(WORK INSTRUCTION 1)
Answer these questions using the Golden Gate Soy Products article:
(a) Which magistrate judge entered the consent decree?
(b) What disease can people develop after eating food contaminated with L. mono?
(c) Since what year has the FDA inspected the facility several times?
(WORK INSTRUCTION 2) Reproduce word for word the part of the Golden Gate Soy Products article from "U.S. Magistrate Judge" up to and including "Ling Hong Tang.".
(WORK INSTRUCTION 3) Take the news article on Golden Gate Soy Products further, writing on from its final sentence.

(GIVEN PASSAGE)
-*-

Golden Gate Soy Products, a California-based food manufacturer, has agreed to discontinue selling food products until the company complies with federal food safety regulations and other requirements. The food manufacturer specializes in manufacturing a variety of tofu and other soy-based products, including soy milk.

The U.S. Food and Drug Administration announced the closure follows several inspections conducted by the FDA, which found Listeria monocytogenes (L. mono) in Golden Gate’s food preparation area and that the company was holding food for distribution in unsanitary conditions.

U.S. Magistrate Judge Jacqueline Scott Corley of the Northern District of California entered a consent decree of permanent injunction Friday (Nov. 22)  between the U.S. and Golden Gate Soy Products Inc., along with the company’s representatives, Yong Li Chen and Ling Hong Tang.

“The FDA takes its role to protect our food supply very seriously. The inappropriate and unsafe practices of Golden Gate Soy Products not only violated the law, but also put consumers in harm’s way,” said FDA Associate Commissioner for Regulatory Affairs Melinda K. Plaisier. “This type of behavior is unacceptable and is why we took action to prevent the defendants from introducing contaminated or potentially contaminated food products into the marketplace.”

The consent decree prohibits the defendants from receiving, preparing, processing, packing, holding, labeling and/or distributing foods at or from their facility, or any other facility, until certain requirements are met. If the defendants choose to resume operations, the consent decree requires them to notify the FDA and take corrective actions before resuming operations.

L. mono is a species of disease-causing bacteria. When people eat food contaminated with L. mono., they may develop a disease called listeriosis. This infection can have serious adverse effects for consumers, particularly women who are or may become pregnant, the elderly and people with weakened immune systems.

According to the complaint, filed by the U.S. Department of Justice on behalf of the agency, the FDA inspected the facility several times since 2017 and found L. mono in the facility during two separate inspections. The inspections also documented multiple violations of the Federal Food, Drug, and Cosmetic Act where the defendants were processing food under unsanitary conditions.

-*-

[Collected data entries]
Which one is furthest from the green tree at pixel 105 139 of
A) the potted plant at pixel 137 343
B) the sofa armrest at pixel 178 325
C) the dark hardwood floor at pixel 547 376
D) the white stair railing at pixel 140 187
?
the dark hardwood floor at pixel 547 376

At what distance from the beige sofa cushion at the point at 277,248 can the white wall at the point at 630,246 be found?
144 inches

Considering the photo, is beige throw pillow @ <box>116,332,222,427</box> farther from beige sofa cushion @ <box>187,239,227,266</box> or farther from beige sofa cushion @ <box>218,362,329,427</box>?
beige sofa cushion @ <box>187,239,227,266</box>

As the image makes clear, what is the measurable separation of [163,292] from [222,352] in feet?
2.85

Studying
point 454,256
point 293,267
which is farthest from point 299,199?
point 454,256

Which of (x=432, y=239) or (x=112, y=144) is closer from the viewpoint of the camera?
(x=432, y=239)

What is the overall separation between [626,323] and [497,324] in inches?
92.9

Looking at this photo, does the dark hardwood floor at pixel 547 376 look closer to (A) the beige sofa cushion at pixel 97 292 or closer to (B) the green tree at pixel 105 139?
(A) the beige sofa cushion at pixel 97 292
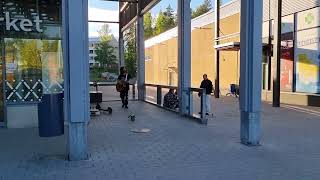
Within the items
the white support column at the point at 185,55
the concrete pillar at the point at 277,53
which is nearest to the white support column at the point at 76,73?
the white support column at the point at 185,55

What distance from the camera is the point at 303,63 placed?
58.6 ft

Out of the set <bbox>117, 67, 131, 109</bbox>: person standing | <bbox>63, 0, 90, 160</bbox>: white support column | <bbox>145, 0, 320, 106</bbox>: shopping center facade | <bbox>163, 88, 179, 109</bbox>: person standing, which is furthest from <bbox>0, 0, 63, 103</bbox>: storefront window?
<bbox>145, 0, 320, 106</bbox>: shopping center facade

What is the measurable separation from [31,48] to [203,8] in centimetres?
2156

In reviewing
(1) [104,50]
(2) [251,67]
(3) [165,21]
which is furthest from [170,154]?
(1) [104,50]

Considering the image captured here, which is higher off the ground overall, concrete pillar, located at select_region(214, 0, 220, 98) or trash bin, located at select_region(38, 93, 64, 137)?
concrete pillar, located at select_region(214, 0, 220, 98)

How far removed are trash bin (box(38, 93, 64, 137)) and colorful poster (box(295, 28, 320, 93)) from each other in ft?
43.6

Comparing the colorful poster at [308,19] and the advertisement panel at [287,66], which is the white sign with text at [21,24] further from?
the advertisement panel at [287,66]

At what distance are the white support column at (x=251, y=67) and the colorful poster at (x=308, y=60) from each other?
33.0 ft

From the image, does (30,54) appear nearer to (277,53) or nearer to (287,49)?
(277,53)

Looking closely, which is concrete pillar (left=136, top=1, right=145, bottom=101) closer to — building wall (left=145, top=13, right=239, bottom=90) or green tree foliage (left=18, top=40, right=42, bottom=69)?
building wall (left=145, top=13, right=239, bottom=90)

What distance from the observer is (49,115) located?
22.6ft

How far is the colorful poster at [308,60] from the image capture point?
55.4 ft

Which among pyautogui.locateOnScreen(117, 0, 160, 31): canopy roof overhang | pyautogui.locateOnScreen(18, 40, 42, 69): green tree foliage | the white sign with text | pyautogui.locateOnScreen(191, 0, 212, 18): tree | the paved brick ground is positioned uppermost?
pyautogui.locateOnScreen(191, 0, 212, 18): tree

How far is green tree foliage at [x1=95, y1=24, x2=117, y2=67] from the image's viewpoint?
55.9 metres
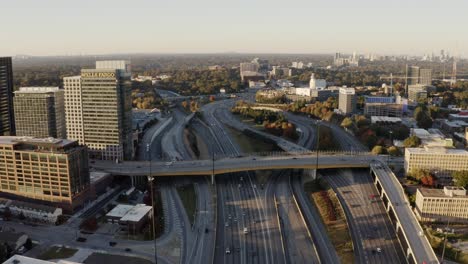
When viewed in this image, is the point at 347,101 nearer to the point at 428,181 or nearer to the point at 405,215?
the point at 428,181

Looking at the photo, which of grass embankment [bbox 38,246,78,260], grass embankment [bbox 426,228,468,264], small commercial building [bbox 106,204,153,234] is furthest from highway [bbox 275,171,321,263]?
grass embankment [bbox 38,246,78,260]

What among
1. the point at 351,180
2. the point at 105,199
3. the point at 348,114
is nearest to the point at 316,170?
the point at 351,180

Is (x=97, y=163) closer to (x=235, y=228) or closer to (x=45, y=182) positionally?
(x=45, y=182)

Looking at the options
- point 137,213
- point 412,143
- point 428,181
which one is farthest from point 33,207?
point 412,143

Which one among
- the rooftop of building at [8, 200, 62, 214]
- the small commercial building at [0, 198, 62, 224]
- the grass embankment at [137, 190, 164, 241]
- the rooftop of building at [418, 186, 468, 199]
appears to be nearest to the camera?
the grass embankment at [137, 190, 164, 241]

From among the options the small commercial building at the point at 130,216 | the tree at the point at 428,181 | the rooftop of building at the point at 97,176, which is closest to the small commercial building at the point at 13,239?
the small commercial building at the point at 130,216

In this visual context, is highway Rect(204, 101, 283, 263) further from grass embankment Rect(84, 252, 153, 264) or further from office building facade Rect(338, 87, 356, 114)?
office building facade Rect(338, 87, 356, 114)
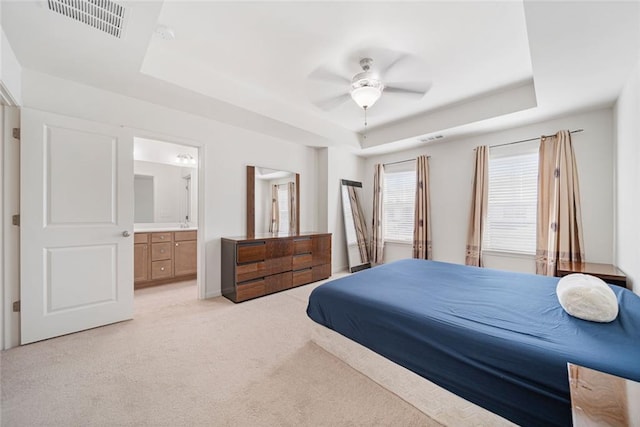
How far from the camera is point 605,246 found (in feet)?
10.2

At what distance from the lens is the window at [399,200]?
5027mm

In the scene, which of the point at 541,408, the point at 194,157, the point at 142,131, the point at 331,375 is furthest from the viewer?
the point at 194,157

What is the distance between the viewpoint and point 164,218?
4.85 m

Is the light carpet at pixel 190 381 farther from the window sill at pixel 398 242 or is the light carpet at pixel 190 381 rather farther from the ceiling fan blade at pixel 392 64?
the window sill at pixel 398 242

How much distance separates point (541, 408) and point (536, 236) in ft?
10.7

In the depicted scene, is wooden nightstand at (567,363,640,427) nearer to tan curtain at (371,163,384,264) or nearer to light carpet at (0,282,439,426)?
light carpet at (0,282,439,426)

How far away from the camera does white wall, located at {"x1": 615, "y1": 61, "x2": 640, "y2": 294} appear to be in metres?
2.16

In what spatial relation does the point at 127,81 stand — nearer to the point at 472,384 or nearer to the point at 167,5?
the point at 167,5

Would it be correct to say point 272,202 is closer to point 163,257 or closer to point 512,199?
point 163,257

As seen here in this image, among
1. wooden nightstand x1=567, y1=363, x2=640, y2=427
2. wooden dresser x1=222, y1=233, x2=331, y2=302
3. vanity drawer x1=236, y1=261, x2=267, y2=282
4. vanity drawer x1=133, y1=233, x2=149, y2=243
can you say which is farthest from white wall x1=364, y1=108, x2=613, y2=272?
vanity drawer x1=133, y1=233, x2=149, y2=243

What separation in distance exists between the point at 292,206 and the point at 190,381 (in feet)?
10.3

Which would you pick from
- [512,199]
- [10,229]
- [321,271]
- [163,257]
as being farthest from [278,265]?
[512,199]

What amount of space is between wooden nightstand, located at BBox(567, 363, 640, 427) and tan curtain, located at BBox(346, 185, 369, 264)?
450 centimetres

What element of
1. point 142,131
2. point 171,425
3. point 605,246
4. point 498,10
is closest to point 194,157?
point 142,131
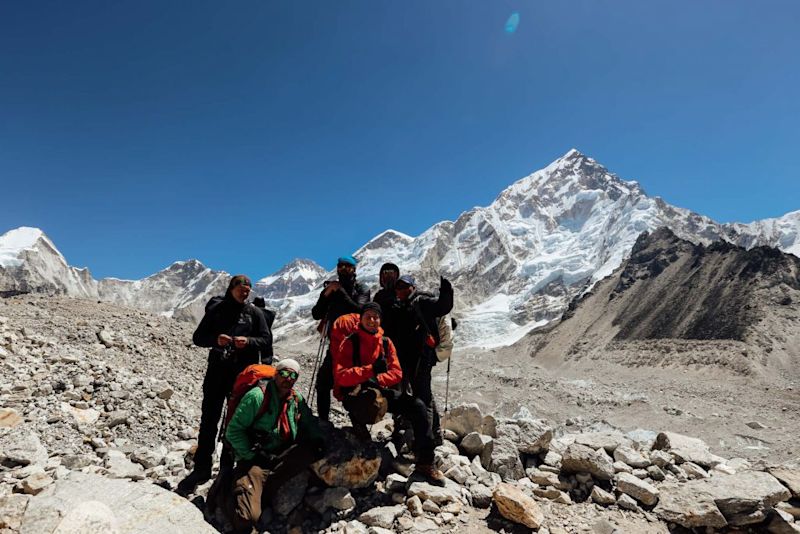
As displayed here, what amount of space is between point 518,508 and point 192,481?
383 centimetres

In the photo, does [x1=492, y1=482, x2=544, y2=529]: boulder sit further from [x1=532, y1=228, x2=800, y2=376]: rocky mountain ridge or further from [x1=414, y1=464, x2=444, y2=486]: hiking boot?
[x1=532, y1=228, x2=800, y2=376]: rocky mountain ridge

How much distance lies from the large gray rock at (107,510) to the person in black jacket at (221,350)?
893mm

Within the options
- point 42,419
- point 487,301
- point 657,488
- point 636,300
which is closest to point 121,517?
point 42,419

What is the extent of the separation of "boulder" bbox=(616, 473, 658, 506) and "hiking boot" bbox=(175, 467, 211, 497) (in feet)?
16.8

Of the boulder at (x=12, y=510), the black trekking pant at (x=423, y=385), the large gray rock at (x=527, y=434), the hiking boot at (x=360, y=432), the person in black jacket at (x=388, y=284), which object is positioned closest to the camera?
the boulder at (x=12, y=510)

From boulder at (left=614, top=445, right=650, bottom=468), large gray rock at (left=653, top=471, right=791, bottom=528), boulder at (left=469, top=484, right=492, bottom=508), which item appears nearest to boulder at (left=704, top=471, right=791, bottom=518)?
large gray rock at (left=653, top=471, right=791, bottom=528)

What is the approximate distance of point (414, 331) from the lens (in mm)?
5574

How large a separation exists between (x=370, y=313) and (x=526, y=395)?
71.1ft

-*-

(RESPONSE 1)
(a) U.S. Magistrate Judge Jacqueline Scott Corley of the Northern District of California
(b) Listeriosis
(c) 2017

(RESPONSE 2)
U.S. Magistrate Judge Jacqueline Scott Corley of the Northern District of California entered a consent decree of permanent injunction Friday (Nov. 22)  between the U.S. and Golden Gate Soy Products Inc., along with the company’s representatives, Yong Li Chen and Ling Hong Tang.

(RESPONSE 3)
The FDA issued the defendant’s inspection observations noting the violations during each inspection through the use of FDA Form 483s. On Mar. 5 the defendants responded to the FDA in writing with promised corrective actions. However, the FDA’s follow up inspection found that none of these promised actions were adequate, resulting in today’s injunction.

The FDA is not aware of any confirmed illnesses related to these products. However, consumers who think they may have been sickened by these products should seek the assistance of a health care professional and contact the FDA to report problems with any FDA-regulated products.

About Listeria infections
Food contaminated with Listeria monocytogenes may not look or smell spoiled but can still cause serious and sometimes life-threatening infections. Anyone who has symptoms of Listeria infection should seek medical treatment and tell their doctors about the possible Listeria exposure.

It can take up to 70 days after exposure to Listeria for symptoms of listeriosis to develop.

Symptoms of Listeria infection can include vomiting, nausea, persistent fever, muscle aches, severe headache, and neck stiffness. Specific laboratory tests are required to diagnose Listeria infections, which can mimic other illnesses.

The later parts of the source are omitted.